In der 4. Übung sollte nun ein eingescannter Plan, erstellt in Planungs- und Entwurfsmethoden, mit dem Programm AutoCad Architecture 2009 “nachgebaut” werden. Hierbei war vorallem auf Sauberkeit der Linien, die Linienstärken, Füllungen, Schraffuren und Beschriftungen sowie ein sinnvolles Planlayout, saubere Bemaßungen und eine gute Qualität der eingescannten Zeichnung zu achten.
In diesem kurzen Text, soll nun ein Vergleich zwischen der analogen Erstellung und der digitalen Erstellung des Plans angestellt werden.
Hier hervorzuheben ist natürlich die unterschiedliche Genauigkeit der beiden Pläne.
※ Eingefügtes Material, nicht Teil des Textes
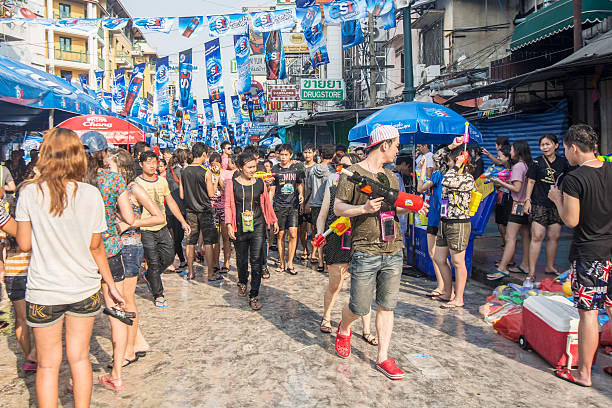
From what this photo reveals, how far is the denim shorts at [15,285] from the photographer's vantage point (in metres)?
3.95

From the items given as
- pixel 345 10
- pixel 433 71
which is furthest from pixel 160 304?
pixel 433 71

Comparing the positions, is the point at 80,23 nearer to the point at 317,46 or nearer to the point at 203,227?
the point at 317,46

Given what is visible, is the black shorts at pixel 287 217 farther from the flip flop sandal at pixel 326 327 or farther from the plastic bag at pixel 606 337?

Während in AutoCad Funktionen wie der Punktfang oder das Erstellen von Hilfslinien ungemein die Arbeit erleichtert ist man in der analogen Version auf eine ruhige Hand und Präzision angewiesen. Dabei wird ein weiterer Vorteil des Computergestützen Zeichnen deutlich : Hat man sich einmal verzeichnet, so lässt sich der Fehler entweder schnell beheben oder der Vorgang rückgängig machen, was sich beim Zeichnen eher schwierig gestaltet.
Auch das erstellen von Schraffuren und Füllungen ist mit AutoCad deutlich einfacher und gleichmäßiger.
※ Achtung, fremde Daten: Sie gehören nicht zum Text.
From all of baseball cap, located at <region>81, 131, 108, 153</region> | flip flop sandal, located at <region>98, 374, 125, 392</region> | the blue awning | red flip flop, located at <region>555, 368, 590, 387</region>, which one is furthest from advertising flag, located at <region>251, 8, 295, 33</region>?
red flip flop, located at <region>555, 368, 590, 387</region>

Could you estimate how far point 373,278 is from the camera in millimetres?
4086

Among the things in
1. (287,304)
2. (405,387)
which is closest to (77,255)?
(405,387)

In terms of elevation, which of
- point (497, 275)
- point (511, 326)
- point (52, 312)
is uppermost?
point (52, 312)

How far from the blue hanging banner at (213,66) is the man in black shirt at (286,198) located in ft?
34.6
Schwierig hingegegen ist der Einstieg in das Programm AutoCad an sich. Hier ist man auf zusätzliche Literatur angewiesen, da die Fülle an Optionen und Einstellungsmöglichkeiten den Neunutzer überfordert.
Hat man einmal die Grundfunktionen und Voreinstellungen begriffen, lässt es sich gut mit AutoCad Architecture 2009 arbeiten.